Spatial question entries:
'''
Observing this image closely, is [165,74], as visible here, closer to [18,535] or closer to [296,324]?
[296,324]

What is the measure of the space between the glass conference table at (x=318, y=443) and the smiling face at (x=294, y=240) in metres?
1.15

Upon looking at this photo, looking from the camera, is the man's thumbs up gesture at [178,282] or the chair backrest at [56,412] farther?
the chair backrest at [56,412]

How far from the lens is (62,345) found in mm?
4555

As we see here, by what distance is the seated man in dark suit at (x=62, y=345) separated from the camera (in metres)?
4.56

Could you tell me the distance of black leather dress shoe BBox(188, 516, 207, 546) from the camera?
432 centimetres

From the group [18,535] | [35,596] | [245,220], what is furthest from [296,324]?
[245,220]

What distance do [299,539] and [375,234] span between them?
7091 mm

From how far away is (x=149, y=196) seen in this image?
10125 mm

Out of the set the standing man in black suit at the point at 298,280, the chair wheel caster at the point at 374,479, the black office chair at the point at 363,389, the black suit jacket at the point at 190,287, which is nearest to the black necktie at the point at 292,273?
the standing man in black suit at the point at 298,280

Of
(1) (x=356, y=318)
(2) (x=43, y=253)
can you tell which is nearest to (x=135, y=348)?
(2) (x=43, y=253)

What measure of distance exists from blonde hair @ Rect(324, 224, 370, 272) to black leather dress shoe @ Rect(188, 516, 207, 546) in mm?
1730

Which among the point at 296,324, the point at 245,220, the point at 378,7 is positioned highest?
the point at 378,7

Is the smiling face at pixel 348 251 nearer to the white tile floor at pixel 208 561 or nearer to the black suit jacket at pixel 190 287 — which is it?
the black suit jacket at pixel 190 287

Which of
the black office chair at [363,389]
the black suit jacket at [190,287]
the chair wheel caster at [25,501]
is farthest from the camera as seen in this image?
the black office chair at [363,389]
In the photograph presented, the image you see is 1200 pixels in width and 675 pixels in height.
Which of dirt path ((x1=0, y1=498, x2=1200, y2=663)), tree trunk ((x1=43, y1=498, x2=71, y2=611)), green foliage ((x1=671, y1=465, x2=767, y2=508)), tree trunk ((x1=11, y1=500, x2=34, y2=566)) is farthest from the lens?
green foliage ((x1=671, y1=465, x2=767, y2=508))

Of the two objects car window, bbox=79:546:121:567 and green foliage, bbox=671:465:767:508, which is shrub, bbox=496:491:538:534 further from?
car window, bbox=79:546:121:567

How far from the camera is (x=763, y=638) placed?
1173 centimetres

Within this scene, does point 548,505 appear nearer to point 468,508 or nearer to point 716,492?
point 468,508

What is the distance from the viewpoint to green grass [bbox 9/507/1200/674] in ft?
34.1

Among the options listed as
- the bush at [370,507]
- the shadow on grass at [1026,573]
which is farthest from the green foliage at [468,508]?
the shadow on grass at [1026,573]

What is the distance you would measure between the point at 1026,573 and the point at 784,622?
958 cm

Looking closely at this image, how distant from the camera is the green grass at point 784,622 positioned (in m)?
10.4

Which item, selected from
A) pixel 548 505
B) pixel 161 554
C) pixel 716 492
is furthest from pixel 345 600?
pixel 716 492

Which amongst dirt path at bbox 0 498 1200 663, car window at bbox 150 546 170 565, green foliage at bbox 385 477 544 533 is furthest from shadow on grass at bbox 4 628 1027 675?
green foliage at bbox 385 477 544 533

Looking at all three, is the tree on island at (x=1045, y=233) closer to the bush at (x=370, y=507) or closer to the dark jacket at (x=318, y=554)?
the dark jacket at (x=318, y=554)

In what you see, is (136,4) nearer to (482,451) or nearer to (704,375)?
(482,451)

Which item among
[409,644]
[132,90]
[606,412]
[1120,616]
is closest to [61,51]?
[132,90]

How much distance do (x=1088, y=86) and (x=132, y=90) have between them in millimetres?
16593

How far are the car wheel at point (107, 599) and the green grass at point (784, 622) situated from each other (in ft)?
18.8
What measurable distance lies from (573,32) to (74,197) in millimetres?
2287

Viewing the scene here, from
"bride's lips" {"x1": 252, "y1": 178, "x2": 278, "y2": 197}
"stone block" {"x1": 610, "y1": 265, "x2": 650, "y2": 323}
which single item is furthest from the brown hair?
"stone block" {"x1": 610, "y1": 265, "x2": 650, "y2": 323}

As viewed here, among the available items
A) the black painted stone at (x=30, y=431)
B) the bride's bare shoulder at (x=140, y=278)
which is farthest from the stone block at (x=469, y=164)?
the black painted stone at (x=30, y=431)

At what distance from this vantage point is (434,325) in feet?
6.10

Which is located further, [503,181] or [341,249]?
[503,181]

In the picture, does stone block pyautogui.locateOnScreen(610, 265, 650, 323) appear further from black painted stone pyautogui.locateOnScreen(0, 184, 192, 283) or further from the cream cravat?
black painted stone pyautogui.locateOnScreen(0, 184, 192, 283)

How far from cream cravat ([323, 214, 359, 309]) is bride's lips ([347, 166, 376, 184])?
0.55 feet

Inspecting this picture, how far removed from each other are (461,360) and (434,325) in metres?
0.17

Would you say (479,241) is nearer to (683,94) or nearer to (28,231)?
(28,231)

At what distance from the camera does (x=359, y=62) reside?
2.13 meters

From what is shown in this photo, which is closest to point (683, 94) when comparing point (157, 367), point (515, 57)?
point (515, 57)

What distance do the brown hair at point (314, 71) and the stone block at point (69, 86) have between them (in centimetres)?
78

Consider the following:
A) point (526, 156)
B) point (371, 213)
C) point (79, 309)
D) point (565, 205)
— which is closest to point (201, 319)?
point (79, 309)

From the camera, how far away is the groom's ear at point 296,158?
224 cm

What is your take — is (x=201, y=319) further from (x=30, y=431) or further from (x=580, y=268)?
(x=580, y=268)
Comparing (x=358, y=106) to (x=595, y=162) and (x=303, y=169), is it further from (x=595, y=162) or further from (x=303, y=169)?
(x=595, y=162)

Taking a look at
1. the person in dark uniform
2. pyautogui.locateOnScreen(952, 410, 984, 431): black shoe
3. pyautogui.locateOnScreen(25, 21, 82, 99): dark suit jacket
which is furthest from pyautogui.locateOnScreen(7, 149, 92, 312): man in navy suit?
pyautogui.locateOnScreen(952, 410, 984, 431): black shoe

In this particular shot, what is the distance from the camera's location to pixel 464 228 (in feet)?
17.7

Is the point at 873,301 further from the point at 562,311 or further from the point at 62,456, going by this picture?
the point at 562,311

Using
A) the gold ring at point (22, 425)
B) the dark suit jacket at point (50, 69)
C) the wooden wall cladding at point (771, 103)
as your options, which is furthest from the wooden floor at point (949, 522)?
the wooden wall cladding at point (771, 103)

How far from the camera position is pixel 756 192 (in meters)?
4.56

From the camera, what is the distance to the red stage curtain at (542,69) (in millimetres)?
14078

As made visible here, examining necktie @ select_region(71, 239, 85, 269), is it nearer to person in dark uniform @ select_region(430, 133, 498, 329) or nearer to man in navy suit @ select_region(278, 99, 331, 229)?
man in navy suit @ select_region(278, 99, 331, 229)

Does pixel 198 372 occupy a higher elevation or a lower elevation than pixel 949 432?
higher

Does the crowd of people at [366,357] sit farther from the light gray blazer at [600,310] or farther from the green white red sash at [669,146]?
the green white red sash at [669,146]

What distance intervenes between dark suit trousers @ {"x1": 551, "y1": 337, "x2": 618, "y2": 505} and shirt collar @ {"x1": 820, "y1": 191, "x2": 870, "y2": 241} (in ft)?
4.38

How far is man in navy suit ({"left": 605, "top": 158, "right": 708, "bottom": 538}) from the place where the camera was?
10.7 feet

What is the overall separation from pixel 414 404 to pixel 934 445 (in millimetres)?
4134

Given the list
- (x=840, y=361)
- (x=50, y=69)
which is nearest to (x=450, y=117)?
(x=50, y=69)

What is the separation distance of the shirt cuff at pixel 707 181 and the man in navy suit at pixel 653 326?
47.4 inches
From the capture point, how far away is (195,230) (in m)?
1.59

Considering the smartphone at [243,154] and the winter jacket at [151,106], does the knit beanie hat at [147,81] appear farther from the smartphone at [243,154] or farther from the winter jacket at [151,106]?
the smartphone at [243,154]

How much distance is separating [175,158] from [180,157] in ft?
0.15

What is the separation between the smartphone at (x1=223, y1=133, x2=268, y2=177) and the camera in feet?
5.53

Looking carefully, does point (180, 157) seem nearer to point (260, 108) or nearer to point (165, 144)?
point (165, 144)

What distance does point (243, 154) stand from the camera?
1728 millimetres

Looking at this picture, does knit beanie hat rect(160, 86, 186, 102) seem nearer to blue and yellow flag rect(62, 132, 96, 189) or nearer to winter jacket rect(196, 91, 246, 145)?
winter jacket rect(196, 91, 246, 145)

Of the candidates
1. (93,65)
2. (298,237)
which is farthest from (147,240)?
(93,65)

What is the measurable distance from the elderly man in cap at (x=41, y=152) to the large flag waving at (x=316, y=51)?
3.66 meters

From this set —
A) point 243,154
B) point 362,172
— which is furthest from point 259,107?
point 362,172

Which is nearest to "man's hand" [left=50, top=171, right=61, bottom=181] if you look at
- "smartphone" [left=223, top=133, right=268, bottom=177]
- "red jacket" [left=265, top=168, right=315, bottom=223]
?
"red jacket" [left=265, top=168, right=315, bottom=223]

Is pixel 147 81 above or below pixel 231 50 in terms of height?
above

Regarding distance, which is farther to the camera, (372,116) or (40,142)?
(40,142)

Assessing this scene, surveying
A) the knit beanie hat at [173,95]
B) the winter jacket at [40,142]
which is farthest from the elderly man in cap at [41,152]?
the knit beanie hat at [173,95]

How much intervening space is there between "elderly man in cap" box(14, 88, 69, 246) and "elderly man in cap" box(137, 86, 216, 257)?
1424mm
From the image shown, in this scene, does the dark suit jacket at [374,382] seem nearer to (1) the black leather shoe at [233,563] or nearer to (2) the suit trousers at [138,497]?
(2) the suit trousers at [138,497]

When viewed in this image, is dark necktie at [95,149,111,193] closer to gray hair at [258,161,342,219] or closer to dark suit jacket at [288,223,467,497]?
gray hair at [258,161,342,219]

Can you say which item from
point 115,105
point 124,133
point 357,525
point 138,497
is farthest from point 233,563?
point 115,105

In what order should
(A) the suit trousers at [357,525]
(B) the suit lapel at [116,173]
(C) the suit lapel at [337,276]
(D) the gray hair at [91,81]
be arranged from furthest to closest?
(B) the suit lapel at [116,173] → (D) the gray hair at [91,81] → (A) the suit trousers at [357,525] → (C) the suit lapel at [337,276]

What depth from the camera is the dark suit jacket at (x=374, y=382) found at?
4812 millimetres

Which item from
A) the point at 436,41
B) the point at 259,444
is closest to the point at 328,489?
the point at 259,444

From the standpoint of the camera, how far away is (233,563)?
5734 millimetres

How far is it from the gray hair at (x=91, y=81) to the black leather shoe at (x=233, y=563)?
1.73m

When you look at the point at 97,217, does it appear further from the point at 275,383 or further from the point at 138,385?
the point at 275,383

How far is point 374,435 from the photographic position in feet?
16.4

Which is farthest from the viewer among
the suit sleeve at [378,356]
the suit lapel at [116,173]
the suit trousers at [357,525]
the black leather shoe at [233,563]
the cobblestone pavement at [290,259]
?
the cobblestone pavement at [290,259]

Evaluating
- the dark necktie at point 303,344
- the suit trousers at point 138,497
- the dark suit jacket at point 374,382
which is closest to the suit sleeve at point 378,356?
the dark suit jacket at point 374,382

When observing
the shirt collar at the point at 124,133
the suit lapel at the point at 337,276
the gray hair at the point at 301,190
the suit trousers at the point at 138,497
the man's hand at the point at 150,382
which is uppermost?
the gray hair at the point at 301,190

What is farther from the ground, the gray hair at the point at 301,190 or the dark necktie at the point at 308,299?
'''
GOAL |
Update the part of the items that opens with the line containing "Given the list" and closes with the line containing "47.4 inches", replacing "nearest" with "closest" and leaving everything else unchanged; reproduce only those lines.

COMPLETED EXERCISE |
Given the list
- (x=840, y=361)
- (x=50, y=69)
which is closest to (x=450, y=117)?
(x=50, y=69)

What is the separation distance of the shirt cuff at pixel 707 181 and the man in navy suit at pixel 653 326?
47.4 inches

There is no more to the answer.